'Due process does look different' DHS official defends deportation of Maryland man
A new Washington Post investigation shows that at least 12 U.S. citizens have been wrongfully detained or deported this year, including minors.

The Trump administration is cramming to fulfill its mass deportation promises of ousting around 1 million immigrants this year alone. But as they race to meet those numbers, mistakes have been made, resulting in over a dozen U.S. citizens being swept up in the system.

The true scope of U.S. citizens wrongfully deported is not known as the federal government does not release data on how often members of this group are mistakenly detained or even removed from the country. However, The Washington Post estimated that there are at least 12 well-known cases, drawing conclusions from court records, interviews and news reports.

In one of the most notorious instances, three children who are U.S. citizens— aged 2, 4 and 7— were removed to Honduras along with their undocumented mothers, according to attorneys and court records. One child, a 4-year-old boy with Stage 4 cancer, was sent without medication or access to his doctors.

Both families were detained at routine immigration check-ins in New Orleans, denied communication with attorneys or family members and placed on a flight to Honduras the following morning.
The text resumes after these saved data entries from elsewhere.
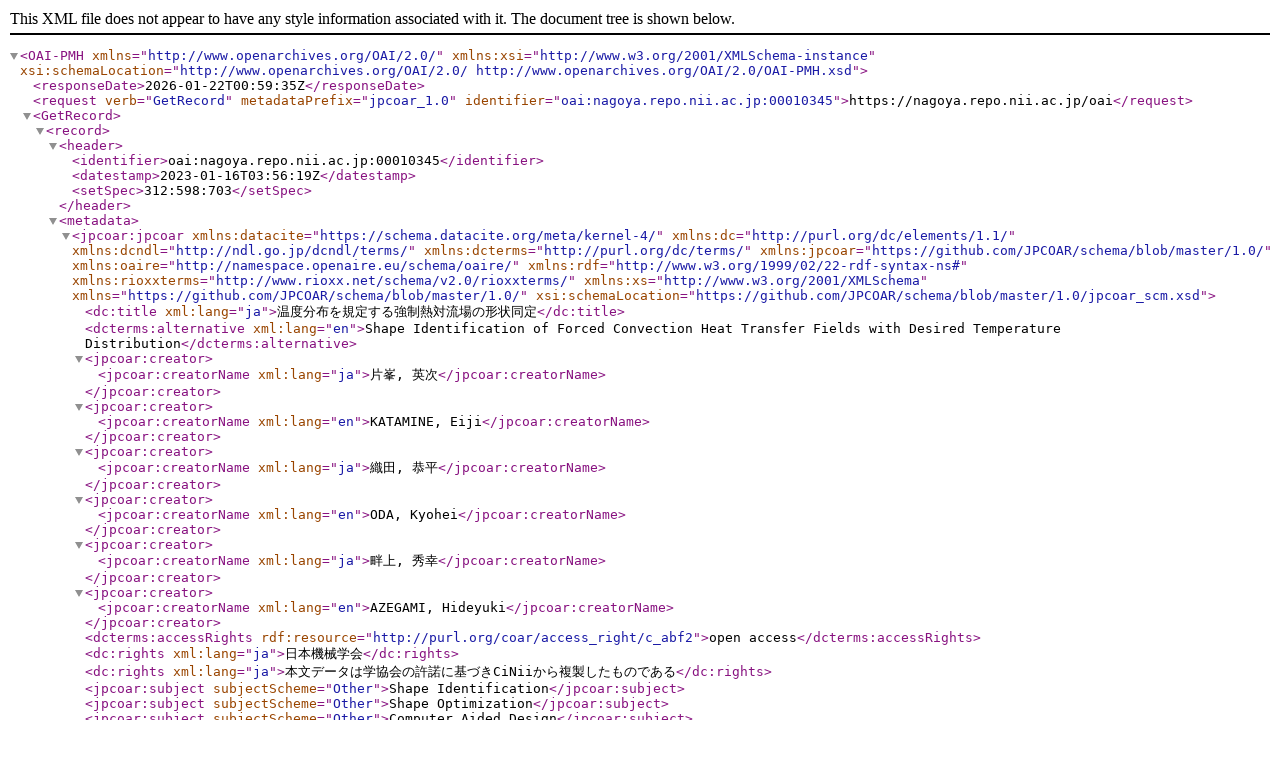

--- FILE ---
content_type: text/xml; charset=utf-8
request_url: https://nagoya.repo.nii.ac.jp/oai?verb=GetRecord&metadataPrefix=jpcoar_1.0&identifier=oai:nagoya.repo.nii.ac.jp:00010345
body_size: 1698
content:
<?xml version='1.0' encoding='UTF-8'?>
<OAI-PMH xmlns="http://www.openarchives.org/OAI/2.0/" xmlns:xsi="http://www.w3.org/2001/XMLSchema-instance" xsi:schemaLocation="http://www.openarchives.org/OAI/2.0/ http://www.openarchives.org/OAI/2.0/OAI-PMH.xsd">
  <responseDate>2026-01-22T00:59:35Z</responseDate>
  <request verb="GetRecord" metadataPrefix="jpcoar_1.0" identifier="oai:nagoya.repo.nii.ac.jp:00010345">https://nagoya.repo.nii.ac.jp/oai</request>
  <GetRecord>
    <record>
      <header>
        <identifier>oai:nagoya.repo.nii.ac.jp:00010345</identifier>
        <datestamp>2023-01-16T03:56:19Z</datestamp>
        <setSpec>312:598:703</setSpec>
      </header>
      <metadata>
        <jpcoar:jpcoar xmlns:datacite="https://schema.datacite.org/meta/kernel-4/" xmlns:dc="http://purl.org/dc/elements/1.1/" xmlns:dcndl="http://ndl.go.jp/dcndl/terms/" xmlns:dcterms="http://purl.org/dc/terms/" xmlns:jpcoar="https://github.com/JPCOAR/schema/blob/master/1.0/" xmlns:oaire="http://namespace.openaire.eu/schema/oaire/" xmlns:rdf="http://www.w3.org/1999/02/22-rdf-syntax-ns#" xmlns:rioxxterms="http://www.rioxx.net/schema/v2.0/rioxxterms/" xmlns:xs="http://www.w3.org/2001/XMLSchema" xmlns="https://github.com/JPCOAR/schema/blob/master/1.0/" xsi:schemaLocation="https://github.com/JPCOAR/schema/blob/master/1.0/jpcoar_scm.xsd">
          <dc:title xml:lang="ja">温度分布を規定する強制熱対流場の形状同定</dc:title>
          <dcterms:alternative xml:lang="en">Shape Identification of Forced Convection Heat Transfer Fields with Desired Temperature Distribution</dcterms:alternative>
          <jpcoar:creator>
            <jpcoar:creatorName xml:lang="ja">片峯, 英次</jpcoar:creatorName>
          </jpcoar:creator>
          <jpcoar:creator>
            <jpcoar:creatorName xml:lang="en">KATAMINE, Eiji</jpcoar:creatorName>
          </jpcoar:creator>
          <jpcoar:creator>
            <jpcoar:creatorName xml:lang="ja">織田, 恭平</jpcoar:creatorName>
          </jpcoar:creator>
          <jpcoar:creator>
            <jpcoar:creatorName xml:lang="en">ODA, Kyohei</jpcoar:creatorName>
          </jpcoar:creator>
          <jpcoar:creator>
            <jpcoar:creatorName xml:lang="ja">畔上, 秀幸</jpcoar:creatorName>
          </jpcoar:creator>
          <jpcoar:creator>
            <jpcoar:creatorName xml:lang="en">AZEGAMI, Hideyuki</jpcoar:creatorName>
          </jpcoar:creator>
          <dcterms:accessRights rdf:resource="http://purl.org/coar/access_right/c_abf2">open access</dcterms:accessRights>
          <dc:rights xml:lang="ja">日本機械学会</dc:rights>
          <dc:rights xml:lang="ja">本文データは学協会の許諾に基づきCiNiiから複製したものである</dc:rights>
          <jpcoar:subject subjectScheme="Other">Shape Identification</jpcoar:subject>
          <jpcoar:subject subjectScheme="Other">Shape Optimization</jpcoar:subject>
          <jpcoar:subject subjectScheme="Other">Computer Aided Design</jpcoar:subject>
          <jpcoar:subject subjectScheme="Other">Forced Convection Heat Transfer Field</jpcoar:subject>
          <jpcoar:subject subjectScheme="Other">Adjoint Method</jpcoar:subject>
          <jpcoar:subject subjectScheme="Other">Traction Method</jpcoar:subject>
          <dc:publisher xml:lang="ja">日本機械学会</dc:publisher>
          <datacite:date dateType="Issued">2006-03</datacite:date>
          <dc:language>jpn</dc:language>
          <dc:type rdf:resource="http://purl.org/coar/resource_type/c_6501">journal article</dc:type>
          <oaire:version rdf:resource="http://purl.org/coar/version/c_970fb48d4fbd8a85">VoR</oaire:version>
          <jpcoar:identifier identifierType="HDL">http://hdl.handle.net/2237/12165</jpcoar:identifier>
          <jpcoar:identifier identifierType="URI">https://nagoya.repo.nii.ac.jp/records/10345</jpcoar:identifier>
          <jpcoar:relation relationType="isVersionOf">
            <jpcoar:relatedIdentifier identifierType="URI">http://ci.nii.ac.jp/naid/110006740123/</jpcoar:relatedIdentifier>
          </jpcoar:relation>
          <jpcoar:sourceTitle xml:lang="ja">日本機械学会東海支部第55期総会講演会講演論文集</jpcoar:sourceTitle>
          <jpcoar:volume>55</jpcoar:volume>
          <jpcoar:issue>063-1</jpcoar:issue>
          <jpcoar:pageStart>259</jpcoar:pageStart>
          <jpcoar:pageEnd>260</jpcoar:pageEnd>
          <jpcoar:conference/>
          <jpcoar:file>
            <jpcoar:URI label="110006740123.pdf" objectType="fulltext">https://nagoya.repo.nii.ac.jp/record/10345/files/110006740123.pdf</jpcoar:URI>
            <jpcoar:mimeType>application/pdf</jpcoar:mimeType>
            <jpcoar:extent>213.4 kB</jpcoar:extent>
            <datacite:date dateType="Available">2018-02-20</datacite:date>
          </jpcoar:file>
        </jpcoar:jpcoar>
      </metadata>
    </record>
  </GetRecord>
</OAI-PMH>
Another minor, a 10-year-old girl from Texas was detained on Feb. 3 with her family at a Border Patrol checkpoint after they were rushing to the hospital to treat the girl, who is being treated for a rare brain tumor. Her parents are undocumented immigrants, yet they are applying for special victims of human trafficking. They carried birth certificates for their five U.S.-born children, medical records and letters from doctors and lawyers, yet they were still detained and later expelled to Reysona, Mexico. The patient's medication was also confiscated.

But not all citizens who have been caught up in the immigration system have been detained, but not deported.

In Florida, for instance, Juan Carlos Lopez-Gomez, a 20-year-old citizen, was detained by Florida Highway Patrol during a traffic stop near the Georgia-Florida line. Despite presenting his birth certificate and Social Security card, he was arrested under Florida Senate Bill 4-C— a law targeting unauthorized migrants in the state, which had been temporarily blocked by a federal court. Lopez-Gomez was held in Leon County Jail for 24 hours, even after a judge verified his citizenship and dismissed the charges against him.

Other victims include Jose Hermosillo, an Arizona citizen detained and released by Border Patrol for nine days; Julio Noriega, a Chicago-born man who was held in ICE detention for over 10 hours; Jensy Machado, a Virginia man detained while driving to work; Jonathan Guerrero, a Pennsylvania man arrested during an ICE raid at a Philadelphia car wash; and a military veteran from Puerto Rico who was arrested in New Jersey during a raid at a seafood business.

The cases have alarmed attorneys, civil rights advocates and immigration scholars, who warn that citizens are becoming increasingly vulnerable in a system moving faster and operating with fewer safeguards, according to another Washington Post report.

"As immigration officials become more indiscriminate about who they're targeting— all while they're pressured to deport people faster and to avoid immigration court proceedings— it creates a situation in which the possibility of illegally detaining and deporting a U.S. citizen rises immensely, because citizenship is not something that we can spot on people's foreheads," said Cesar Cuauhtemoc Garcia Hernandez, a law professor at Ohio State University.

However, DHS is seemingly denying any wrongdoing, telling The Post in a statement: "we don't have data to provide you on the deportation of U.S. citizens because we don't deport U.S. citizens."